Sur la base de ces éléments d’analyse, quel nouveau contrat social peut-on refonder entre recherche et société ? trois pôles de production de savoir et de polarisation des recherches sont en présence : un pôle académique, un pôle marchand et un pôle sociétal. A moins de prétendre défendre le premier pôle contre les deux autres en sanctuarisant la science (au risque de faire en coulisse le jeu du pôle marchand, cf. les positions de l’Académie des Sciences sur le principe de précaution), trois grands scénarios restent envisageables, comme l’a montré l’étude « FUTURIS » de prospective sur la recherche française. Le premier, est l’alliance du monde scientifique et des oligopoles économiques. C’est le scénario dont nous nous approchons, où le réductionnisme se conjugue avec la marchandisation, où les critères de l’excellence scientifique et de la rentabilité à court terme s’accordent comme par enchantement pour laisser sur le bord de la route des disciplines comme les sciences humaines et sociales, la santé environnementale (où la France ne représente que 1,5% des publications mondiales), l’agronomie et les sciences du vivant intégratives pour une agriculture durable, les recherches sur les maladies du Sud. Le deuxième est l’alliance du marché et d’une société civile à dominante consommatrice. Le savoir ne vaudrait que comme instrument, la science y serait une marchandise comme les autres à se procurer au plus bas prix sur le marché mondial pour satisfaire des besoins de consommation ou de sensationnel. La France abandonnerait toute ambition d’innovation scientifique et technique et deviendrait un pays d’imitation, un parc de loisirs pour touristes et retraités. Le troisième est l’alliance, entre les chercheurs et les citoyens mobilisés pour co-produire les choix de recherche et les savoirs en vue de satisfaire les besoins —non solvables à court terme— de notre planète et ses habitants. Une politique ambitieuse pour la recherche publique en France (et en Europe) y est possible car enracinée dans le pari de l’intelligence collective et du développement durable. Aller vers ce scénario, le plus souhaitable, suppose d’inventer une nouvelle politique de recherche qu’on ne peut qu’esquisser ici :

- moyens accrus pour le service public de recherche,

- institutionnalisation de processus d’élaboration démocratique des choix scientifiques et du budget de la recherche,

- réforme de l’expertise publique, afin qu’émancipée des lobbies économiques, elle joue à plein une fonction de moteur de recherches allant jusqu’au fondamental,

- formation des étudiants des filières scientifiques aux enjeux sociétaux et environnementaux des diverses trajectoires de recherche et d’innovation,

- création au niveau national et des conseils régionaux, à l’exemple de l’expérience canadienne, de fonds d’incitation pour les recherches menées en partenariat entre laboratoires publics et organisations à but non lucratif (et ce à même hauteur que les multiples financements publics, peu efficaces, visant à inciter à la recherche privée et aux partenariats laboratoire publics – entreprises privées),

- abandon du paradigme diffusionniste de la « culture scientifique » en faveur de politiques de citoyenneté scientifique.

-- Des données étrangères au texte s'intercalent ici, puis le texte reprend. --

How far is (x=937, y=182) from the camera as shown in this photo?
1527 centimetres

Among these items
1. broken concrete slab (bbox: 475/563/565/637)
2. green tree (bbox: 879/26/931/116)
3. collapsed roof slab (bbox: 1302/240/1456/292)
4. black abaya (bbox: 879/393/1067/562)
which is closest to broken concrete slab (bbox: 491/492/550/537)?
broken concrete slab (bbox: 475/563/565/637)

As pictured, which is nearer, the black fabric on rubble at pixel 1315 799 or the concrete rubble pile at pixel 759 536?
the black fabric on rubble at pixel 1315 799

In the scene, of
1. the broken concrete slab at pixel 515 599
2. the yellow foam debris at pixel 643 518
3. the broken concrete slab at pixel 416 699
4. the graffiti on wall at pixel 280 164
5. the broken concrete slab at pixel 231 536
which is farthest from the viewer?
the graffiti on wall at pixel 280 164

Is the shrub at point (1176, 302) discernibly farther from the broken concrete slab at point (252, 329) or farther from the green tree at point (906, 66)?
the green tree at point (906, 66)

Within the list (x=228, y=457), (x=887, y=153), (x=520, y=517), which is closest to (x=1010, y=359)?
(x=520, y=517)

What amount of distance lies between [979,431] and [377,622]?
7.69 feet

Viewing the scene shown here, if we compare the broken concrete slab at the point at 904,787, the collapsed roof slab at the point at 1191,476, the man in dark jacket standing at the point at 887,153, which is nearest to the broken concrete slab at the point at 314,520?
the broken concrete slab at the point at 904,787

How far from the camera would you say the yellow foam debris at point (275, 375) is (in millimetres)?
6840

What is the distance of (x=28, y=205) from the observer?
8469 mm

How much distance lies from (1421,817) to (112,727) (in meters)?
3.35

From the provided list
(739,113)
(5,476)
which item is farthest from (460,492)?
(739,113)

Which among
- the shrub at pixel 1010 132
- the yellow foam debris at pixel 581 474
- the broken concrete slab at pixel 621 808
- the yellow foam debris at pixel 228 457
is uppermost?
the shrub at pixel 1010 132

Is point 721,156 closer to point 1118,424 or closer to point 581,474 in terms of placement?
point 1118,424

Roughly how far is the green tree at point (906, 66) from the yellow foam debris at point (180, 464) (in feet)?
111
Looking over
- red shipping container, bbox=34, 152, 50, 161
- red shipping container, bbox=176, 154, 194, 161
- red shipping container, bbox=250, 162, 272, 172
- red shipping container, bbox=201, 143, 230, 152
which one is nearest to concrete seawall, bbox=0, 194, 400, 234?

- régime juridique adapté aux savoirs car il est contreproductif de corseter ces biens qui se multiplient en se partageant : libre accès aux publications scientifiques, outils alternatifs au brevet type « copyleft ».

Christophe Bonneuil
Historien des sciences au Cnrs (Centre Koyré, Paris), Secrétaire de la Fondation Sciences Citoyennes


[1] Ces maladies sont : tuberculose, paludisme résistant à la chloroquine, leishmaniose viscérale, filariose lymphatique, maladie de Chagas et schistosomiase.